Saved entries
§ §
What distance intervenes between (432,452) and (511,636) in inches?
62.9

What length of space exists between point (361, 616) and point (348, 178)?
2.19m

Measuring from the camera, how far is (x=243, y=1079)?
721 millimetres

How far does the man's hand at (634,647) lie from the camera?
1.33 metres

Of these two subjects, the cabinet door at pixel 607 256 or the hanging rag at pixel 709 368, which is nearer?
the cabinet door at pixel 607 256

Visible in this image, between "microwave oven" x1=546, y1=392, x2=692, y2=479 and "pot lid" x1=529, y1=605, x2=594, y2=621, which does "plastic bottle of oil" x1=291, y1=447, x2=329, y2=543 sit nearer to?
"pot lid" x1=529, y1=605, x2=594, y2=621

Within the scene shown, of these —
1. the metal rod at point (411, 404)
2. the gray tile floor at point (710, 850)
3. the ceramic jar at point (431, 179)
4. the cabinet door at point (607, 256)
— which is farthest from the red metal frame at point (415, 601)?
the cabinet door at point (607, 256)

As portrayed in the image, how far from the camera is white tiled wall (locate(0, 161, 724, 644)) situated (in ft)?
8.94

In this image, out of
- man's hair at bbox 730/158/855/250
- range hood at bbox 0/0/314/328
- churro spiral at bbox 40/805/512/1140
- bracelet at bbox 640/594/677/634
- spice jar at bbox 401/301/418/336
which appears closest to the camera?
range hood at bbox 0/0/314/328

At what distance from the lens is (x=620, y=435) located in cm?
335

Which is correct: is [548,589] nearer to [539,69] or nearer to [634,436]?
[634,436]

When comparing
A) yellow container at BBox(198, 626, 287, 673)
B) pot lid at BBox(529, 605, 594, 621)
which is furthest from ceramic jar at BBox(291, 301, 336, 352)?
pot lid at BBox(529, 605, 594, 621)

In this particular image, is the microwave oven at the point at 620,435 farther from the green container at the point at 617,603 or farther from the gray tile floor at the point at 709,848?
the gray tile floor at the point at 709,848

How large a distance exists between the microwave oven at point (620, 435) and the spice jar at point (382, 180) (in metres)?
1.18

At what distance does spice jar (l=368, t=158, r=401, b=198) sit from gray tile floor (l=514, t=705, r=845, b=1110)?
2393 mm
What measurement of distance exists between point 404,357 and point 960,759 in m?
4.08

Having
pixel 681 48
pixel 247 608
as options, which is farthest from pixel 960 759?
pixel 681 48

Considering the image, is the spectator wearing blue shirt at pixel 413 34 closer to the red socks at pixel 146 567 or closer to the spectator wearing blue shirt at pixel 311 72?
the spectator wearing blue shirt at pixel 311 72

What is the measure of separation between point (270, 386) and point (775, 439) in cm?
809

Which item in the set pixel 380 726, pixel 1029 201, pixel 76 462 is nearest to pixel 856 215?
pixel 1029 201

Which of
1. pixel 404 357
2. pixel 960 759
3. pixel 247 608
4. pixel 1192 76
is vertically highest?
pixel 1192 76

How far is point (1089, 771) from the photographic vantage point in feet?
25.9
§ §
Can you copy out every one of the items above, word for word and in their original order?

Complete output →
What distance intervenes between (432,452) and (511,636) in inches?
62.9

What length of space exists between point (361, 616) and point (348, 178)?
2.19m

Measuring from the camera, how far is (x=243, y=1079)?
721 millimetres

How far does the man's hand at (634,647) lie from the camera?
1.33 metres

Of these two subjects, the cabinet door at pixel 607 256 or the hanging rag at pixel 709 368, which is nearer?
the cabinet door at pixel 607 256

Visible in this image, between "microwave oven" x1=546, y1=392, x2=692, y2=479 and "pot lid" x1=529, y1=605, x2=594, y2=621, which does "plastic bottle of oil" x1=291, y1=447, x2=329, y2=543 sit nearer to?
"pot lid" x1=529, y1=605, x2=594, y2=621

Within the scene shown, of these —
1. the metal rod at point (411, 404)
2. the gray tile floor at point (710, 850)
3. the ceramic jar at point (431, 179)
4. the cabinet door at point (607, 256)
— which is farthest from the red metal frame at point (415, 601)?
the cabinet door at point (607, 256)

As portrayed in the image, how far from the camera is white tiled wall (locate(0, 161, 724, 644)) situated (in ft)?
8.94

In this image, out of
- man's hair at bbox 730/158/855/250
- range hood at bbox 0/0/314/328
- churro spiral at bbox 40/805/512/1140
- bracelet at bbox 640/594/677/634
- spice jar at bbox 401/301/418/336
which appears closest to the camera?
range hood at bbox 0/0/314/328

At what distance from the lens is (x=620, y=435) located in cm?
335

Which is correct: is [548,589] nearer to [539,69] or nearer to [634,436]?
[634,436]

When comparing
A) yellow container at BBox(198, 626, 287, 673)
B) pot lid at BBox(529, 605, 594, 621)
which is furthest from ceramic jar at BBox(291, 301, 336, 352)?
pot lid at BBox(529, 605, 594, 621)

In this particular image, is the microwave oven at the point at 620,435 farther from the green container at the point at 617,603 or farther from the gray tile floor at the point at 709,848?
the gray tile floor at the point at 709,848

How large a distance exists between the microwave oven at point (620, 435) and the spice jar at point (382, 180) (in metres)?
1.18

At what distance does spice jar (l=368, t=158, r=401, b=198) sit from gray tile floor (l=514, t=705, r=845, b=1110)?
2393 mm
What measurement of distance exists between point 404,357 and point 960,759 in m?
4.08

Having
pixel 681 48
pixel 247 608
as options, which is farthest from pixel 960 759?
pixel 681 48

Considering the image, is the spectator wearing blue shirt at pixel 413 34 closer to the red socks at pixel 146 567 or closer to the spectator wearing blue shirt at pixel 311 72?
the spectator wearing blue shirt at pixel 311 72

What is the measure of separation between point (270, 386) and point (775, 439) in cm?
809

Which item in the set pixel 380 726, pixel 1029 201, pixel 76 462 is nearest to pixel 856 215?
pixel 1029 201

Which of
1. pixel 404 357
2. pixel 960 759
3. pixel 247 608
4. pixel 1192 76
is vertically highest?
pixel 1192 76

How far is point (1089, 771) from the photographic vantage point in feet?
25.9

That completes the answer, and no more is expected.